(TAREFAS A RESOLVER):
1. No relato sobre o trabalho na Câmara, desde que ano está reformada a pessoa que fala?
2. Passe para inglês esta frase do relato sobre o trabalho na Câmara: "Nunca tive problemas com ninguém."
3. Prossiga o relato sobre o trabalho na Câmara a partir da última frase apresentada.

(TEXTO SELECIONADO):
____________

Depois deixei o serviço na estrada e vim para a vila, onde cumpri outras tarefas na Câmara, durante 8 anos, fazendo um pouco de tudo: pedreiro, carpinteiro, jardineiro e porta-miras. Foi um trabalho muito diferente, para melhor, relativamente ao trabalho de limpeza e manutenção de estradas.

Na reforma

Estou reformado desde 2006. Cheguei a trabalhar com três presidentes de Câmara: Sr. Couto, Dr. Brito de Matos e Eng. António Borges. Não entrei por cunhas, o que foi bom. Sempre me dei bem com o Dr. Brito de Matos, mas tenho de reconhecer que o Eng. António Borges fez todos os possíveis, em relação a mim e a outros, para que progredíssemos e beneficiássemos de uma reforma maior. Nunca tive problemas com ninguém. Sempre fiz o que me mandaram e respeitei toda a gente

Vou aqui ao café e, de vez em quando, à vila. Gosto de ir às feiras. Ainda no ano passado fui à feira de S. Cristóvão, onde reconheci o Padre Fausto, que me casou e que entretanto deixou de ser padre. Nunca mais o tinha visto. Gosto de me entreter por casa e nos terrenos, onde crio animais e tiro vinho, batatas, feijão… para as despesas.

____________

(Parte de um ficheiro de dados)
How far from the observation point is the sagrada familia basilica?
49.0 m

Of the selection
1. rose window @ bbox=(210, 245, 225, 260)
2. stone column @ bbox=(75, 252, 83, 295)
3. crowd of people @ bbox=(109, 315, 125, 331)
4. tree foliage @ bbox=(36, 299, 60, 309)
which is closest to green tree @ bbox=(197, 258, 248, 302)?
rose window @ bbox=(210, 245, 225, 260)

____________

(RESPOSTAS ESPERADAS):
1. Desde 2006.

2. I never had problems with anyone.

3.
A freguesia de Felgueiras sofreu grandes alterações. Antigamente, havia aqui alguns patrões, que viviam dos terrenos. Os mais fortes eram os chamados Brasileiros (os Duartes). Enriqueceram no Brasil e depois voltaram para cá. Ainda conheci dois deles, que nunca chegaram a casar. Ainda me recordo da existência de alguns rebanhos. A maioria das pessoas vivia do trabalho duro da terra, que não chegava para dar de comer aos filhos. A alternativa era pôr as despesas no rol, que se pagavam com as vindimas e podas no Douro e as vendas de gado, pelo S. Miguel.

Sinto-me satisfeito por ter chegado onde cheguei. Reconheço que as pessoas que por cá ficaram não se podem queixar. Vivem muito melhor. Não há comparação.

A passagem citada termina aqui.